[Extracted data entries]
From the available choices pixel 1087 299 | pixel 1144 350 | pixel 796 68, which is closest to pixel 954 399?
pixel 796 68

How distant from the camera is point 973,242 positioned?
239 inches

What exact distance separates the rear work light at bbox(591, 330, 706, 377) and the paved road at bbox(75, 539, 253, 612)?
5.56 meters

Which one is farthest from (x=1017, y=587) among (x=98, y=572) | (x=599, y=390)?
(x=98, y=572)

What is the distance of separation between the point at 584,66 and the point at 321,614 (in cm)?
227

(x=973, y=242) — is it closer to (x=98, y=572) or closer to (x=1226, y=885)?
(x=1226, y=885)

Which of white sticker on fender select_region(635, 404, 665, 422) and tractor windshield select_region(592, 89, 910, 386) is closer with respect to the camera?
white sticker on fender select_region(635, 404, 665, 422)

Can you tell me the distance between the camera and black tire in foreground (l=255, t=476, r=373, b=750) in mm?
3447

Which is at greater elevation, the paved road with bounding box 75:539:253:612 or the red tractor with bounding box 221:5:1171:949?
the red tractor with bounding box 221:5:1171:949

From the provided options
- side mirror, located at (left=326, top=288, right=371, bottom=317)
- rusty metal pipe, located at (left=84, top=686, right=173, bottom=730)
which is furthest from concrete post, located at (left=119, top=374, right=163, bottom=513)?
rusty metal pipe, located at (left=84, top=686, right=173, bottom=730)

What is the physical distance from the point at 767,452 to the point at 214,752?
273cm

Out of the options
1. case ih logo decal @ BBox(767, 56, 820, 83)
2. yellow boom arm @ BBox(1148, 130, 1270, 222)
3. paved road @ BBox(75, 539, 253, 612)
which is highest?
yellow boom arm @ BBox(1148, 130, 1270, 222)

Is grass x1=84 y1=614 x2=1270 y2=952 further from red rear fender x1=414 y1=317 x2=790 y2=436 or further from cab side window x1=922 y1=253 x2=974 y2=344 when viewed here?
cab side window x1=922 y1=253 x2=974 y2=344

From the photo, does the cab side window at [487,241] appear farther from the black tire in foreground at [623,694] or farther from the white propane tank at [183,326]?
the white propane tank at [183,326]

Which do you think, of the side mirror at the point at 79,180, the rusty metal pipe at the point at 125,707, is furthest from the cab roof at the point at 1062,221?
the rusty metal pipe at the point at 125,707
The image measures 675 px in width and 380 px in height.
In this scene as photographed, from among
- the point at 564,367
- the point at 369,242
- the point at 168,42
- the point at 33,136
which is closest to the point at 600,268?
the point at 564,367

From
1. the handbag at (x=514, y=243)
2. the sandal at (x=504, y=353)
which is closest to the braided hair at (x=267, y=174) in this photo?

◆ **WHAT THE TASK REQUIRES**
Locate each line of the material above that contains the string "foreground", treating case as significant, and copy those lines out in full.

◆ **PROBLEM SOLUTION**
Can you tell me the distance between the camera and black tire in foreground (l=255, t=476, r=373, b=750) in mm?
From the photo, does the cab side window at [487,241] appear farther from the black tire in foreground at [623,694] or farther from the white propane tank at [183,326]?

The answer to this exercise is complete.